Читаем Табия тридцать два полностью

– Ну, собственно, само понятие «ничейной смерти» ввел Эмануил Ласкер, это его термин: «Шахматам уже недолго хранить свои тайны. Приближается роковой час этой старинной игры. В современном ее виде эта игра, скорее всего, погибнет от ничейной смерти». Идея Ласкера в том, что, чем глубже мы погружаемся в изучение шахмат, тем меньше совершаем ошибок, и ничейные исходы становятся все более вероятными. Об этом же говорил и доктор Тарраш: «При правильной игре с обеих сторон ничья неизбежна». Но вы правы, чаще всего легенда ассоциируется с именем Капабланки. В период своего акме, с 1916 по 1924 год, Капабланка потерпел всего одно (!) поражение – и всерьез стал думать, что при желании сможет свести вничью любую партию. Ему казалось, что с ростом мастерства игроков, с развитием шахматного анализа («Теперь все знают лучшие дебютные ходы Ферзевого гамбита или Испанской партии и чувствуют себя в них как дома») из игры уйдет неожиданность, уйдут дерзкие атаки и яркие комбинации; победы (и, соответственно, поражения) станут невозможными, только ничьи, ничьи, ничьи. Грустный вариант, не правда ли? Для спасения шахмат Капабланка разработал реформу: расширить доску до восьмидесяти клеток, ввести дополнительные фигуры – «канцлера» (ходит как конь и ладья) и «архиепископа» (ходит как конь и слон). И даже сыграл матч с Гезой Мароци в такие «расширенные» шахматы. Ласкер реформу критиковал – мол, «антихудожественно и неглубоко» – и предлагал для уменьшения числа ничьих отказаться от рокировки.
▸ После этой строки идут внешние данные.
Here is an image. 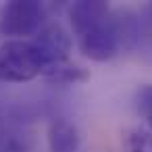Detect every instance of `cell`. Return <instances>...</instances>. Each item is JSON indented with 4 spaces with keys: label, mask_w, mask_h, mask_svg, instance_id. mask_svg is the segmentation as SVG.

– Интересно, – сказал Кирилл. – Но потом пришло поколение гипермодернистов, появились новые дебюты помимо Ферзевого гамбита и Испанской партии, и оказалось, что шахматы далеки от исчерпания, что никакой «ничейной смерти» не существует.

– Так написал Каспаров в 2003 году, но с тех пор много воды утекло. Конечно, гипермодернисты, а вслед за ними и советская шахматная школа расширили границы игры, изыскали массу новых ресурсов, однако «ничейная смерть» – пусть не скачками, пусть голубиным шагом, – продолжала приближаться. Великий Бронштейн уже в 1975 году все понимал: «Грустно иногда становится при мысли, что сегодня уже нет новых первых ходов, завтра не будет вторых, а затем…» Шахматы именно что исчерпываются, но – самое главное! – исчерпывается наша способность ошибаться. Ведь исчезновение ошибок – результат роста знаний. Пока шахматный анализ велся вручную, знания прирастали очень медленно – особенно в сложных многофигурных вариантах; но все в одночасье изменилось с приходом мощных компьютеров. Резко улучшилась техника ведения защиты, массу прежде неясных позиций удалось рассчитать до равных эндшпилей, и стало гораздо труднее получать перевес, играя белыми фигурами. И число ничьих неумолимо поползло вверх. Александр Грищук признался в 2011-м: «Я думаю, мы являемся свидетелями смерти классических шахмат». Тогда же высказался и Крамник: «Очевидно, что результатом практически любого дебюта будет равенство. Чем сильнее становятся компьютеры, тем больше ничейных ресурсов отыскивается для черных». О, это была уже не детская страшилка, не фантастическая легенда времен Ласкера и Капабланки, но – пугающая новая реальность. Вспомните, Кирилл, последние матчи за звание чемпиона мира. В 2014 году в матче Карлсен – Ананд четыре результативные партии из двенадцати; в 2016 году в матче Карлсен – Карякин две результативные партии из двенадцати; в 2018 году в матче Карлсен – Каруана все двенадцать партий заканчиваются вничью. Видна тенденция? Знаний больше, игра скучнее. Так, подобно злокачественной опухоли, «ничейная смерть» распространяется по шахматному миру – сначала она воцарится в партиях супергроссмейстеров, потом придет в партии мастеров средней руки, а спустя еще какое-то время ничья станет единственно возможным результатом даже в сражениях любителей. Увы! Sic transit gloria ludi[44].

– Этого не может быть, – твердо заявил Кирилл. – Это какая-то шутка или, не знаю, заблуждение. Ведь все мы и сегодня продолжаем играть в шахматы, и побеждаем, и проигрываем, и нет никакой «ничейной смерти». А уж сколько лет прошло с 2018 года.

– Та-та-та, а вы знаете статистику? Не знаете? А я знаю, я изучал вопрос. Количество ничьих продолжает возрастать. Дело в том, что шахматы умирают медленно, это процесс, растянутый во времени, длящийся, но – неостановимый. Смерть игры неизбежна.

Кирилл, естественно, не мог поверить таким словам.